Required tasks
A. Return the passage of the Alexandra Korry biography between "Korry earned her" and "Law in 1986.", inclusive, with its wording unchanged.
B. Continue the Alexandra Korry biography, starting right after its last sentence.

Page excerpt
****************************************

- Born: 11 March 1959 London, UK
- Died: September 29, 2020 (aged 61) Westport, Connecticut, US
- Education: Harvard University (BA) London School of Economics (LLM)
- Occupations: Lawyer, civil rights advocate, educator
- Spouse: Robin Panovka
- Children: 2

= Alexandra Korry =

American lawyer, civil rights advocate and educator (1959–2020)

Alexandra D. Korry (March 11, 1959 – September 29, 2020) was an American mergers and acquisitions lawyer, civil rights advocate and educator.

== Early life and education ==
Korry was born in London, England, to Edward and Patricia Korry. Her father, Edward Korry, was a journalist who later became the U.S. ambassador to Ethiopia and Chile, where she spent her childhood. Her mother Patricia Korry was a granddaughter of Nathan L. Miller who was Governor of New York.

Korry earned her bachelor's degree in 1979 from Harvard University. While at Harvard, she became the second female managing editor of The Harvard Crimson. In 1980, she received her master's degree in international relations from the London School of Economics; after working briefly as a reporter at Newsweek and The Washington Post, she graduated from the Duke University School of Law in 1986.

****************************************

Recorded data
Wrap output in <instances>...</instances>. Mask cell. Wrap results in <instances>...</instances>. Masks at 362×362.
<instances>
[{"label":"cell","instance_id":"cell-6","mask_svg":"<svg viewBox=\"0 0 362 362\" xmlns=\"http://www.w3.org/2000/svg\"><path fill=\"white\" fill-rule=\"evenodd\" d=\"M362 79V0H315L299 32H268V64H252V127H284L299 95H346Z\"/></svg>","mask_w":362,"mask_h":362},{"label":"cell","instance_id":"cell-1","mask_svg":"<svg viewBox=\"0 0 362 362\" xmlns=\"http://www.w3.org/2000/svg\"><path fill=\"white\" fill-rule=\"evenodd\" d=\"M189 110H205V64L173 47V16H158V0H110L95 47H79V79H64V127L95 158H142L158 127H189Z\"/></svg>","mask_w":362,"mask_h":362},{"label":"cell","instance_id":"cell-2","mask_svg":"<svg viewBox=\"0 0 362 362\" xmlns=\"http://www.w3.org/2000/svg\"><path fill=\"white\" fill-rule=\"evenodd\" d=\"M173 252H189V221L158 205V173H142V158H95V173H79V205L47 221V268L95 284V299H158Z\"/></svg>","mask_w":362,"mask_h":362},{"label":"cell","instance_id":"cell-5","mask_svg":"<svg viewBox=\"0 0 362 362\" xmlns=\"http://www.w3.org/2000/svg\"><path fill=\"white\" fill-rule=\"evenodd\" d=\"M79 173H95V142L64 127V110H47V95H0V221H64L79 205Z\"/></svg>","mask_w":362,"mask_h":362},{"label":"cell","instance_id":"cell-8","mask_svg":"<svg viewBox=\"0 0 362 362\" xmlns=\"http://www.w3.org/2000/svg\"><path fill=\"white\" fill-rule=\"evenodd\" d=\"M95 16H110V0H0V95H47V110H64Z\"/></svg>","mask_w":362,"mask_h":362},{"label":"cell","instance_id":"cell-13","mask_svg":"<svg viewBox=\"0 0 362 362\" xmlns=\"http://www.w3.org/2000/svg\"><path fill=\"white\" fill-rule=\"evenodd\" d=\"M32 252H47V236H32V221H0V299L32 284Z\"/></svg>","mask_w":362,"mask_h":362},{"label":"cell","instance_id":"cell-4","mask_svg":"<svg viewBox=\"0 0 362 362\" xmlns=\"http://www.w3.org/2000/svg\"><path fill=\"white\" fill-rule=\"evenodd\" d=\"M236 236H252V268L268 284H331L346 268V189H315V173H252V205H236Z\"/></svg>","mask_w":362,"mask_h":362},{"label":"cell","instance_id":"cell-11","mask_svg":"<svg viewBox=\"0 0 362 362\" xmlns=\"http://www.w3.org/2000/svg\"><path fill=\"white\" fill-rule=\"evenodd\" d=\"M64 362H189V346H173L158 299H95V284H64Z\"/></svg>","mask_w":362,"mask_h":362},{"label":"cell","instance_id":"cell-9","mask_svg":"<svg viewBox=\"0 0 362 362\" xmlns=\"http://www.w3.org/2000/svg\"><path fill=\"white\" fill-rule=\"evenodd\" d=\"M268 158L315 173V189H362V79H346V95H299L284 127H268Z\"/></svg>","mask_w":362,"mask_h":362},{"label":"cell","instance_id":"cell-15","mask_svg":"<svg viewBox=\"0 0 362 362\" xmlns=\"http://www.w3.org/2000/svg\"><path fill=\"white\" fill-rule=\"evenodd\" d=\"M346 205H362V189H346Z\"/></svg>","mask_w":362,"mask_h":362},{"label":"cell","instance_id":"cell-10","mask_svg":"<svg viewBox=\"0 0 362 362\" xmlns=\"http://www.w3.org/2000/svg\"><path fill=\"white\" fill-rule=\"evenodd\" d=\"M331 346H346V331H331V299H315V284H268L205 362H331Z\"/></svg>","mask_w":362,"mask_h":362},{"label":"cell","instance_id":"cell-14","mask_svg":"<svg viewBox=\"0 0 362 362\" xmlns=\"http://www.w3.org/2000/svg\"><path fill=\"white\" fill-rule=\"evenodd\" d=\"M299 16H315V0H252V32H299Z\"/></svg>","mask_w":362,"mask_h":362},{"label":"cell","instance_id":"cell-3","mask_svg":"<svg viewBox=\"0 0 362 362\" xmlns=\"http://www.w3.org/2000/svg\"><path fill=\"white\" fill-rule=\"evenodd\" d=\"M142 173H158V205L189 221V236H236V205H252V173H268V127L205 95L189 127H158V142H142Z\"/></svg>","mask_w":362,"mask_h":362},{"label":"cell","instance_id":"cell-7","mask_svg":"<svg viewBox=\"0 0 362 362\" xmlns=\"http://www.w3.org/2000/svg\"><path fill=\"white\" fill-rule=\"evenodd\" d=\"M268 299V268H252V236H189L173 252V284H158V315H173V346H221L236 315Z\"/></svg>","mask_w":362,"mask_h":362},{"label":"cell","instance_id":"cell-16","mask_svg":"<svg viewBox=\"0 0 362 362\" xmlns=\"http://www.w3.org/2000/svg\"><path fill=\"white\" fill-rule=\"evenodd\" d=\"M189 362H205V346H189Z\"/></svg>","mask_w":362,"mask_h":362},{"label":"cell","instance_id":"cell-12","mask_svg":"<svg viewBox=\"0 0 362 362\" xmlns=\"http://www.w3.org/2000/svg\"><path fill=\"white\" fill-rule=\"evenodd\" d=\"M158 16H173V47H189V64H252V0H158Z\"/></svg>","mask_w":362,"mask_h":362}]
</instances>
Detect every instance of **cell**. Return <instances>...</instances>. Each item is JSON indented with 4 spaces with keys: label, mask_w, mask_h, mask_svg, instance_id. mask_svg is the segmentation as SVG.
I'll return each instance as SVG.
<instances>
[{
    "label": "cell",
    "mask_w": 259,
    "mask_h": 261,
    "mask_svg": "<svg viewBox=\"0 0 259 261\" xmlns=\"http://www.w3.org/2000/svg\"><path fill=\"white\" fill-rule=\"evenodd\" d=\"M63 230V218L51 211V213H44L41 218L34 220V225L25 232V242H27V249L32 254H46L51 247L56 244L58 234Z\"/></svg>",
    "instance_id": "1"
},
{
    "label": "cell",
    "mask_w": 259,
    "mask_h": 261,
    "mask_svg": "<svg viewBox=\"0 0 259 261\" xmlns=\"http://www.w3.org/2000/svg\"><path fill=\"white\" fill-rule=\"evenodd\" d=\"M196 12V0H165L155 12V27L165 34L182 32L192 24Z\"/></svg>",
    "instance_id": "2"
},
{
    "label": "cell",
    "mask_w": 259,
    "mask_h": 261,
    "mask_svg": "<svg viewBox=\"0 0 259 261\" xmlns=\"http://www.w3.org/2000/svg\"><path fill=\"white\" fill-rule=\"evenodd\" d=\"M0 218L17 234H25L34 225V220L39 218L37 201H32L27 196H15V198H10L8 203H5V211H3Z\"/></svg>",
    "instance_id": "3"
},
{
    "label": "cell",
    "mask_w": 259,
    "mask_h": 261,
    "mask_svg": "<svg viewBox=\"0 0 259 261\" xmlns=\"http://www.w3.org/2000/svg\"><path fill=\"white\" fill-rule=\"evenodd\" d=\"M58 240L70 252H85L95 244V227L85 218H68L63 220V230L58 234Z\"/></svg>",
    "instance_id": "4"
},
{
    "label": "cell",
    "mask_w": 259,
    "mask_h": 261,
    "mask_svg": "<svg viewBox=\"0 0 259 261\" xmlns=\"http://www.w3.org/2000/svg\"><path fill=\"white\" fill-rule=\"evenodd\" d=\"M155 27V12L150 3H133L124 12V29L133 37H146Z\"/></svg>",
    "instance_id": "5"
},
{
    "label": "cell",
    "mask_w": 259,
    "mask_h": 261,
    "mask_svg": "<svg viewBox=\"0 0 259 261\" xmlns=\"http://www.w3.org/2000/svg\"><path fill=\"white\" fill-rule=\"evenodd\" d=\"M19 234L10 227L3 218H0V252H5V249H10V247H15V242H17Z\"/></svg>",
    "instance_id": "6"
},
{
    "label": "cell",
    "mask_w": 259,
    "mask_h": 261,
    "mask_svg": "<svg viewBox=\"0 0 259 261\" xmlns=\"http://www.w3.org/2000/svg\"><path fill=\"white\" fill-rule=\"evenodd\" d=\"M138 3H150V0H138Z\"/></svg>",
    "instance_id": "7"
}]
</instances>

****************************************

Results
A.
Korry earned her bachelor's degree in 1979 from Harvard University. While at Harvard, she became the second female managing editor of The Harvard Crimson. In 1980, she received her master's degree in international relations from the London School of Economics; after working briefly as a reporter at Newsweek and The Washington Post, she graduated from the Duke University School of Law in 1986.

B.
== Career ==
Following graduating from Duke Law School, Korry joined Sullivan & Cromwell. In 1993, she was among the first women elected partners in the firm's Mergers and Acquisition Group. She was recognized as one of the leading corporate lawyers in the US, advising on major transactions on Wall Street, and in 2021 Lawdragon included Korry in its 2021 Lawdragon 500 Hall of Fame.

She served as the head of the New York State Advisory Committee to the United States Commission on Civil Rights. She led the Committee to publish influential reports on educational equity, solitary confinement, and police accountability. Her report issued in December 2014 helped end solitary confinement of juveniles in New York.

Korry was chair of the New York City Bar Association’s Committee on Mergers, Acquisitions and Corporate Control Contests and served on the Board of Visitors at Duke Law School and the Dean's Advisory Council at Radcliffe Institute for Advanced Study at Harvard. She was also chair of the Harlem Educational Activities Fund, an after-school program for under-served youth in New York.

Korry was a regular lecturer on mergers and acquisitions at Columbia Law School as an adjunct professor.

In 2021, scholarships were established by Harlem Educational Activities Fund (HEAF) and Duke Law School to honor her contributions. The Duke Korry Fellows program is competitively awarded to eight students each year, to assist them in pursuing civil rights work, in recognition of Alexandra Korry’s outstanding pro bono civil rights work and her contribution to ending juvenile solitary confinement.

== Personal life ==
Korry was married to Robin Panovka, a mergers and acquisitions partner at Wachtell, Lipton, Rosen & Katz, and had two daughters. Korry died on September 29, 2020, at her home in Westport, Connecticut, of ovarian cancer.